The watersports centre is, surprisingly, open all the year round; but it wasn't doing good business in mid-March. There were a handful of windsurfers out, but only one other dinghy.

Having no change of clothes, I resolved not to end up (as I did the last time I sailed here) in Rutland Water; but the wind was whipping up waves big enough to bring the water into the dinghy, and through the "waterproofs" I had borrowed. Dampened, I pushed on - at speed - along the southern leg of Rutland Water to Nether Hambleton. Not that there was anything to see there. Never has "nether" been more appropriate - the village vanished beneath the lake 20-odd years ago.

The nearby cycle hire shop was doing slightly brisker business than the watersports centre, and I met a couple of other cyclists on the gravel path that runs around the lake. Twenty-five miles long, it passes the nature reserves (with 13 bird hides) to the west, and Normanton Church museum to the south, then runs along the dam - a massive stone rampart that looks like a grand version of the "land art" exhibited by Richard Long in the Tate Gallery - which closes the lake to the east.

Along its north shore, the lake connects the main recreational areas, including the butterfly centre (then closed, now open) and the "drought garden and arboretum".

The garden, which fortunately for me is open all year, is sited on a dry, south-facing clay slope, and has survived for 10 years without ever having been watered, thanks to techniques such as planting ground-covering plants to retain moisture. It's rather a sweet place, looking good even in mid-March; but there is something peculiar about a drought garden within sight of 27,300 million gallons of water.

My day's exercise over, I drove around the Hambleton "peninsula", which sticks out into the lake. Here are the highly rated Hambleton Hall hotel and restaurant - it looks very grand, so I didn't go inside in my damp jeans - and the southern gateway to the huge Palladian house of Burley- on-the-Hill, built by the second Earl of Nottingham in the late 17th century. Through the gateway, you can see the house a mile-and-a-half away at the end of the drive; but when Rutland Water is high you can't see the drive, because it is submerged.
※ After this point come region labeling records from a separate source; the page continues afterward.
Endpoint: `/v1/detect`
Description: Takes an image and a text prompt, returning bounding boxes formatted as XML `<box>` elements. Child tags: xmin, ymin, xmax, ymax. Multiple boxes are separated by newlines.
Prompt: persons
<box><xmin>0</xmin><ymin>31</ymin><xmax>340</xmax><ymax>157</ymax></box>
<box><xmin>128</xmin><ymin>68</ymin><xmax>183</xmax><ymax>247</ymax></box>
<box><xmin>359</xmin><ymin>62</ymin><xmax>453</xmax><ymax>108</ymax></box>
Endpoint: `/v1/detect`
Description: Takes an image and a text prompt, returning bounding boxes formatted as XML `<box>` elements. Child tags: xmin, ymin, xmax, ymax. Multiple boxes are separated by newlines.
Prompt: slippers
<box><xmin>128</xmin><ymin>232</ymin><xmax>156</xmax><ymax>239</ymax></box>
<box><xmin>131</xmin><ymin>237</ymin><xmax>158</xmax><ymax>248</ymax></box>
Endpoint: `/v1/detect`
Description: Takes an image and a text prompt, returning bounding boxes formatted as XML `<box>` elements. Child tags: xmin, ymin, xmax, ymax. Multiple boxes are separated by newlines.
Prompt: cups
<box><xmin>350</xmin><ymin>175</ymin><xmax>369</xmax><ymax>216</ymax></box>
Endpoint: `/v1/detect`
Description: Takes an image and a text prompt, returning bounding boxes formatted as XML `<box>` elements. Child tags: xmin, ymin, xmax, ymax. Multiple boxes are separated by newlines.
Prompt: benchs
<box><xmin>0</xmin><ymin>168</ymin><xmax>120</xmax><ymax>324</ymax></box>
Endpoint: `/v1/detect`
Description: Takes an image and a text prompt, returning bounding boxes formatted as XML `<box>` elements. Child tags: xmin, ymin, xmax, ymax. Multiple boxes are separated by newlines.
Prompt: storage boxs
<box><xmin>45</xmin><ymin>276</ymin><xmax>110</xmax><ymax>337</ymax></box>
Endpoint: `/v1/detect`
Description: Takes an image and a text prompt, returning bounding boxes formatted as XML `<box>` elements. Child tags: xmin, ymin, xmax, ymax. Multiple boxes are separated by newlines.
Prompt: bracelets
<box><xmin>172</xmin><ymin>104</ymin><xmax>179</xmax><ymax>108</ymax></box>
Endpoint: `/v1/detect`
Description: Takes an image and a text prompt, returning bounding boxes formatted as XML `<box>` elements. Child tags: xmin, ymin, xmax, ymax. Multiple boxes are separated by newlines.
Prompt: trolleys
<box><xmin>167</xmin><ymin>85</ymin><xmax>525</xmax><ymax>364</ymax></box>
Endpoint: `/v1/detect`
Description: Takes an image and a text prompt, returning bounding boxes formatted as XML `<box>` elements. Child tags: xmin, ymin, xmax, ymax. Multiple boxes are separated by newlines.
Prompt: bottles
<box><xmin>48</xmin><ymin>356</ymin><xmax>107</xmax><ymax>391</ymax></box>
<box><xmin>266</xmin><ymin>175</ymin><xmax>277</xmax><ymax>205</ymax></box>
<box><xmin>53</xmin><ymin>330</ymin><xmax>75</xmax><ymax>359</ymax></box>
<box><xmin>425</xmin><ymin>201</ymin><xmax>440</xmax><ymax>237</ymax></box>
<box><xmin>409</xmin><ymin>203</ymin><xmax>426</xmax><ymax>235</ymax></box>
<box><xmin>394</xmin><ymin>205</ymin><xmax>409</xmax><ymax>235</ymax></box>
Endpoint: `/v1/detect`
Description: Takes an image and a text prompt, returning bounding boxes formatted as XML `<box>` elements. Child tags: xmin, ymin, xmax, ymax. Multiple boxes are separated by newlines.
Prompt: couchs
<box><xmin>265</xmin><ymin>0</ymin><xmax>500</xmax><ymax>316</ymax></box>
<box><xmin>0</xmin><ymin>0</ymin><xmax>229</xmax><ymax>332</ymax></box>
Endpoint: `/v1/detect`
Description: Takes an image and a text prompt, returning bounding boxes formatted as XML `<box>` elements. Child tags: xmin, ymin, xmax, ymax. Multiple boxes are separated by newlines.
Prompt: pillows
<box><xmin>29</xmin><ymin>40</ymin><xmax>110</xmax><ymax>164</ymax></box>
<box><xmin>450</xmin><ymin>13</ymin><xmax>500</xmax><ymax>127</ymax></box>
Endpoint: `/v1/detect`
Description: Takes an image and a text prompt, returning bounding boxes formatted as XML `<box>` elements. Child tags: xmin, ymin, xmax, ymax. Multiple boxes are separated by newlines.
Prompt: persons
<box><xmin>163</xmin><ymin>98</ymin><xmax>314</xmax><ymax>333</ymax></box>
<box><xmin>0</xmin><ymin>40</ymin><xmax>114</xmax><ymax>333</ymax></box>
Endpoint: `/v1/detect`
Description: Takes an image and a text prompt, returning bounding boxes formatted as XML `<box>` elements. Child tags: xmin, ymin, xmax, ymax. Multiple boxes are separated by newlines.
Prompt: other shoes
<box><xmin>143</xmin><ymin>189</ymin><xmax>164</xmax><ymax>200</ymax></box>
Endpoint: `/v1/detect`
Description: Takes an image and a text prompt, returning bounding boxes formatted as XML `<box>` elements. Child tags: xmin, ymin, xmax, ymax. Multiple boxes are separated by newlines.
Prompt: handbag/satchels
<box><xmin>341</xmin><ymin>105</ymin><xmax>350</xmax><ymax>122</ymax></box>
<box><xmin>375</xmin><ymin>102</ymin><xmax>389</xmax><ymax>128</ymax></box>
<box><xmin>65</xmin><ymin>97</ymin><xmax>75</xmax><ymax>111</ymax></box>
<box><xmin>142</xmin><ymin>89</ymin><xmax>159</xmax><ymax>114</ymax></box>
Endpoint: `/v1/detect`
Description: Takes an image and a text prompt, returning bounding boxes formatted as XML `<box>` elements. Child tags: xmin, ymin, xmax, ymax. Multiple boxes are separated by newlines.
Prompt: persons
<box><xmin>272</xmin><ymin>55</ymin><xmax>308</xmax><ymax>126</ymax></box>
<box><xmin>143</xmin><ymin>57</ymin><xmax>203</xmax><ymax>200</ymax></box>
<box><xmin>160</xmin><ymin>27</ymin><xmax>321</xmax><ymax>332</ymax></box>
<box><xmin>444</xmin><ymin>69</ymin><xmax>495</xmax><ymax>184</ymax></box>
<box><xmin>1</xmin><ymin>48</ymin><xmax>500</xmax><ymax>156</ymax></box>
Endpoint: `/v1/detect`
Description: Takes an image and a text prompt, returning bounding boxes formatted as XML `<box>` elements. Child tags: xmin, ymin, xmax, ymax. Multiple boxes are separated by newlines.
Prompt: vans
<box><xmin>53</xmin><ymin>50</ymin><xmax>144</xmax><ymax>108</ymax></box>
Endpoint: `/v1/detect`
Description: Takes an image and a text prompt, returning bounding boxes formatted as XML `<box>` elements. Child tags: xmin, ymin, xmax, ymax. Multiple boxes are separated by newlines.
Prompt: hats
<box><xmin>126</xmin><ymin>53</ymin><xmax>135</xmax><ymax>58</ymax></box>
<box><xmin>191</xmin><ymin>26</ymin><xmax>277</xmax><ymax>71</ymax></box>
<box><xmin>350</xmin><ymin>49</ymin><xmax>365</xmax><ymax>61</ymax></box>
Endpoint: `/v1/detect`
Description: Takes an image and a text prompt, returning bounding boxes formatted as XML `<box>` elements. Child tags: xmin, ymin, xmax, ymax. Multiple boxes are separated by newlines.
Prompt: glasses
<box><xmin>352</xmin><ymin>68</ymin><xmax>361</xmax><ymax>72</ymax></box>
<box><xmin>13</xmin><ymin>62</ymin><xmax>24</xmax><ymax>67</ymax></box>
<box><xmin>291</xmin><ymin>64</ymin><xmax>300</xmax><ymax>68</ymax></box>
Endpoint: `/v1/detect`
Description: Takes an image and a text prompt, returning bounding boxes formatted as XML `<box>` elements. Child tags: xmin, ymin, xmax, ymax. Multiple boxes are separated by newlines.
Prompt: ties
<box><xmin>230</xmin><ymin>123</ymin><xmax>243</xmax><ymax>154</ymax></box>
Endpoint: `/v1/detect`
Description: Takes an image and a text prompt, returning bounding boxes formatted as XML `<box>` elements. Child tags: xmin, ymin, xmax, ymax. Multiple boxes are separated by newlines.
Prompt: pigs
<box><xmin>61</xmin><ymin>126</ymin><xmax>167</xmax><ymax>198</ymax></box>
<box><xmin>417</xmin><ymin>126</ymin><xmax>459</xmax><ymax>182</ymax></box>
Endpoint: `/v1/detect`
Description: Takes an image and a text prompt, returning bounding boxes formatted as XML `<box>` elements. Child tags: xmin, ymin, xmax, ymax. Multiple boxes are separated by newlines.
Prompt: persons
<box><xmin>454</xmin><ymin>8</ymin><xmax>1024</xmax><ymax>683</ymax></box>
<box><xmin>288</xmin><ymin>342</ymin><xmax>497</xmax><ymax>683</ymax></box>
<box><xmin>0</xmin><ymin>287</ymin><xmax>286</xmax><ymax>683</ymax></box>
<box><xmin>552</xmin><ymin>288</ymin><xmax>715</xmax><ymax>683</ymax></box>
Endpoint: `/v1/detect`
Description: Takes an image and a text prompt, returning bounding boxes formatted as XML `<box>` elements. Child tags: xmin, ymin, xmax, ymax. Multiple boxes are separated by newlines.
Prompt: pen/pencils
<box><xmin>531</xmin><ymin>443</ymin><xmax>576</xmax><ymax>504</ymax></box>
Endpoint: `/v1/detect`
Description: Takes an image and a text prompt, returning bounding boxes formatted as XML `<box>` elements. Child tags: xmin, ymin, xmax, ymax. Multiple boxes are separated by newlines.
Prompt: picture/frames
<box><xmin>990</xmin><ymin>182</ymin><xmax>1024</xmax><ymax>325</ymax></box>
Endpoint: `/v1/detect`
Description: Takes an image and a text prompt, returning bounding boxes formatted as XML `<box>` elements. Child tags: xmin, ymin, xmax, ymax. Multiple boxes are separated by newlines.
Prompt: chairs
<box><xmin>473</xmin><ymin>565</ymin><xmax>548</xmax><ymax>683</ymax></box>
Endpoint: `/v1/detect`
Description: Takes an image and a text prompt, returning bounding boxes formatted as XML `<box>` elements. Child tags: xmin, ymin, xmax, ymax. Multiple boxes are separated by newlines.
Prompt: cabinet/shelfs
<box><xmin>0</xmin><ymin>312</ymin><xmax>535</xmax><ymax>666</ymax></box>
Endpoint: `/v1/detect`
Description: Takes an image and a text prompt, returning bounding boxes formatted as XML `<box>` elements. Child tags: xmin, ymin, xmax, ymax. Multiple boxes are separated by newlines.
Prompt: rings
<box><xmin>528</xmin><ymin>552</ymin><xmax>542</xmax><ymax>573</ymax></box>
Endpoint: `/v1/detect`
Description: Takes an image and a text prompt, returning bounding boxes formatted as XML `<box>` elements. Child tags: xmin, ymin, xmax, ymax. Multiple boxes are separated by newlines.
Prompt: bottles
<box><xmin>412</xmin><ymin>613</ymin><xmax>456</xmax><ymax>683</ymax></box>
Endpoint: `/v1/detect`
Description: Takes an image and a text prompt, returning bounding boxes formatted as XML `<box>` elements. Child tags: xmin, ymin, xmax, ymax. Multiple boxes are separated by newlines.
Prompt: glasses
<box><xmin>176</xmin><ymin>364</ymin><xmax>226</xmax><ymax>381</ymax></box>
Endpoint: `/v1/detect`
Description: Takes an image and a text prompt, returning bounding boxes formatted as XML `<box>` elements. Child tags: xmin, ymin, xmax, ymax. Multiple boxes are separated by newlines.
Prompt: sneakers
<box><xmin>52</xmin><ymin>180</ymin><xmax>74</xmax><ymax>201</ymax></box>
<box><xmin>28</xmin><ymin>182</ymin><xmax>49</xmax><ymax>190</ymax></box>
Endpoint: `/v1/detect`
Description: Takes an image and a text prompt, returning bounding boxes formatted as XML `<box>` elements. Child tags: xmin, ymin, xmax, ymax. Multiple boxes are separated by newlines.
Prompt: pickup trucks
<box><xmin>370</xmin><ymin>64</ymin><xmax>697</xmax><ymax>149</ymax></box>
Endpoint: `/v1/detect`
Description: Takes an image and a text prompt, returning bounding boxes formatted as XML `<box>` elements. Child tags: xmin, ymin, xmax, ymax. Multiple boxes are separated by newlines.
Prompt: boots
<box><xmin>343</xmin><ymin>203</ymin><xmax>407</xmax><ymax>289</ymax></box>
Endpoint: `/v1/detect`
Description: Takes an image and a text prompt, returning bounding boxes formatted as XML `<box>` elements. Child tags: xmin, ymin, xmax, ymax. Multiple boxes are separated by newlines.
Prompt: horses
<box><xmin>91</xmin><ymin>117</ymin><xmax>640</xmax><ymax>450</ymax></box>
On the way home I stopped at Uppingham, Rutland's second biggest town (pop: 3,679).

Much more attractive than Oakham, it has a perfect little market square that might have been built especially for a Merchant-Ivory production, with the right sort of businesses (The Vaults pub, The Falcon Hotel, antique and hardware shops, a post office) all nestling behind ancient facades. The Chinese take-away is an exception, but - as I discovered on a lonely night in Uppingham last year, the food is exceptional, too.

Multum in parvo? Not really, at least in mid-March, but enough to have earned Rutland a remarkable pounds 11.2m from tourism last year.

Dinghy hire on Rutland Water costs from pounds 7 per hour; bicycle hire, from pounds 4.95 for three hours.

Rutland tourism information, 01572 724329; Rutland Water Tourist Centre, 01780 460321.